The FDA has approved 9 ADF opioids: 5 oxycodone products, 3 morphine products, and 1 hydrocodone product.13 Some are no longer available—eg Targiniq (oxycodone)—or not yet commercially available, including Morphabond (morphine),14 Troxyca ER (oxycodone),15 Vantrela ER (hydrocodone),16 and RoxyBond (oxycodone)17). Six are available: OxyContin (oxycodone), 18 Embeda (morphine), 19 Hysingla ER (hydrocodone),20 Xtampza ER (oxycodone),21 and Arymo ER (morphine).22
ADFs’ real-world impact can be assessed only in the postmarketing period. For this reason, the FDA requires manufacturers to conduct studies after drug approval and market release. It has been difficult to determine if ADFs have had significant impact. Various institutions are conducting systematic reviews, but their conclusions are weak or ambiguous. It is critical to remember that the technology focuses on just 1 aspect of drug abuse. Some patients will still take higher opioid doses than prescribed, and ADFs remain addictive.

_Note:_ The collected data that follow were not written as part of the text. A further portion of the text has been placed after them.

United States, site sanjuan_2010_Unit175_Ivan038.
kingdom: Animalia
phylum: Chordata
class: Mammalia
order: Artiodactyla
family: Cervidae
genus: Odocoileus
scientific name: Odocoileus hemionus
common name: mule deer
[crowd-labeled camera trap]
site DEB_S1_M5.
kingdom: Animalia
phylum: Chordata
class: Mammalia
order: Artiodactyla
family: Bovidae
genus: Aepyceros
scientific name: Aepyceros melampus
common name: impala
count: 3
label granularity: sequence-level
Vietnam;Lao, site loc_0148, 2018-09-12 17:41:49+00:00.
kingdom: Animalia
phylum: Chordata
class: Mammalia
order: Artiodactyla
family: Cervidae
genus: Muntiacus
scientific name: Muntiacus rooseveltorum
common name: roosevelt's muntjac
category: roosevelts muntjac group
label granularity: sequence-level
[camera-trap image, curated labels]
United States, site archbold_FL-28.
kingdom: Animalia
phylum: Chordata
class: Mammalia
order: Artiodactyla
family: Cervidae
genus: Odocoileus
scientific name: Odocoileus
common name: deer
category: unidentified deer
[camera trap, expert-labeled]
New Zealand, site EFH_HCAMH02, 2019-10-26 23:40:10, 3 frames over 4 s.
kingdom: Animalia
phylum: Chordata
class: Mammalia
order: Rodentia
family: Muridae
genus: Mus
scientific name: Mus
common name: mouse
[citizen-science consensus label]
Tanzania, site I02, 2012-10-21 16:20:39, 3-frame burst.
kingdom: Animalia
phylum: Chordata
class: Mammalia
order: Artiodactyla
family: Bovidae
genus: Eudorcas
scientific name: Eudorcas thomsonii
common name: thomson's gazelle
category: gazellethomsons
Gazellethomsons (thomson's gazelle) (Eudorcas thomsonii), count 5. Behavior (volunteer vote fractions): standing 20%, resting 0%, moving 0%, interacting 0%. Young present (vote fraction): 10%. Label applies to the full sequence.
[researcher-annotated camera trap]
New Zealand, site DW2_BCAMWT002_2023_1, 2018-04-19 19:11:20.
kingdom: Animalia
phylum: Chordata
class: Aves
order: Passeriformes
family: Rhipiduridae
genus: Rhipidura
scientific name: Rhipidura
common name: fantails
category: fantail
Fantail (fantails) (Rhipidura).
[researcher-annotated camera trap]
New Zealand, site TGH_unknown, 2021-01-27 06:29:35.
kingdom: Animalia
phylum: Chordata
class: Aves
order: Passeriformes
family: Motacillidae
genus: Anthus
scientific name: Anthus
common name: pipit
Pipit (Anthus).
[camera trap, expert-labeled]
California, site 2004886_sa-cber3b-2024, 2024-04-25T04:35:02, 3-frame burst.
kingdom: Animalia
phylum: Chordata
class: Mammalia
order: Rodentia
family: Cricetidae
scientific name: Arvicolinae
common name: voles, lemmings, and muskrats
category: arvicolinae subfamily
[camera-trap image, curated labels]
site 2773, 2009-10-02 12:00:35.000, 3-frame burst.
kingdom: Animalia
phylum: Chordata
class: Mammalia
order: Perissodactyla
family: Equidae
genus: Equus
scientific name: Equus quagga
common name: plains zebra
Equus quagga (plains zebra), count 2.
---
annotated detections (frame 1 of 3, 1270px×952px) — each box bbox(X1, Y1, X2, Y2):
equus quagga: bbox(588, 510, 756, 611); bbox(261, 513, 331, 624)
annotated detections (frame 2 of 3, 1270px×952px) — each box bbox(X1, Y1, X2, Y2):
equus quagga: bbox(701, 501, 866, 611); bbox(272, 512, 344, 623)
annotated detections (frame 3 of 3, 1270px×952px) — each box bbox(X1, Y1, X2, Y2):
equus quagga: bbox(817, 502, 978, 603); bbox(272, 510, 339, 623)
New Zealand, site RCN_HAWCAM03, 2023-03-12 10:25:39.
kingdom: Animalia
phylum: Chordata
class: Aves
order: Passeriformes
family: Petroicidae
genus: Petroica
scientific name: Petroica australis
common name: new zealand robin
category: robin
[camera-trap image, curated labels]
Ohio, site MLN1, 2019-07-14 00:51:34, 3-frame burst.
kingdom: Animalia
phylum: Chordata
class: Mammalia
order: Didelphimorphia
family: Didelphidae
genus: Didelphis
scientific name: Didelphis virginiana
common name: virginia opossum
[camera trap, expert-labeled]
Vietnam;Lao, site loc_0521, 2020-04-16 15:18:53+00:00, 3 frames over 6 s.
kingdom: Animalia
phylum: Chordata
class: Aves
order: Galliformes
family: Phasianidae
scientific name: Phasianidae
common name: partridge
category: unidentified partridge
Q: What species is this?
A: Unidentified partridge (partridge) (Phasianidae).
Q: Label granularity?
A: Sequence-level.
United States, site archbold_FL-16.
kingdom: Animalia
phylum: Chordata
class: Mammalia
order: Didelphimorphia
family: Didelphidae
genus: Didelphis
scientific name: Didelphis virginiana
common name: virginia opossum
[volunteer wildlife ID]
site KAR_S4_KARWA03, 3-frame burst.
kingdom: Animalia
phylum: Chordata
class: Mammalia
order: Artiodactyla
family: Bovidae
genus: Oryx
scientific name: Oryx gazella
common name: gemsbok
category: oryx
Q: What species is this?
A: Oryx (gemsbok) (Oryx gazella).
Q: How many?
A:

ADF technology is new and evolving. Large, postmarketing studies comparing specific products with conventional opioids are starting to be published and indicate that nonmedical use is lower with ADFs,8 along with studies that look at multiple ADFs and their downstream impact.6,11,12
Clinicians often feel caught between a rock and a hard place. On the one hand, there has been a substantial push to consider pain a fifth vital sign and medicate it appropriately, encouraging a liberal approach. On the other, increasing use of opioids has created an epidemic of abuse and addiction, suggesting that we need to be stingier. Clinicians who prescribe or dispense opioids need to be fully aware of the potential repercussions.7 One point that every clinician needs to remember is that all interventions for pain should focus on improved functional status. Any intervention that fails to do so in noncancer pain is not working.23
The most critical thing for pharmacists to remember is that the opioid abuse problem is multifaceted. No single intervention will solve it, and ADFs are just 1 tool. The CDC has a relatively new guideline that addresses opioid use in chronic pain.24 Familiarity with its content and consistent application of the recommendations can help reduce the magnitude of this epidemic. The term “abuse deterrent” does not mean “no risk for abuse.” Health care providers who prescribe and dispense opioids must use every risk-reduction strategy possible to prevent opioid abuse, addiction, and fatalities.
Ms. Wick is a visiting professor at the University of Connecticut School of Pharmacy.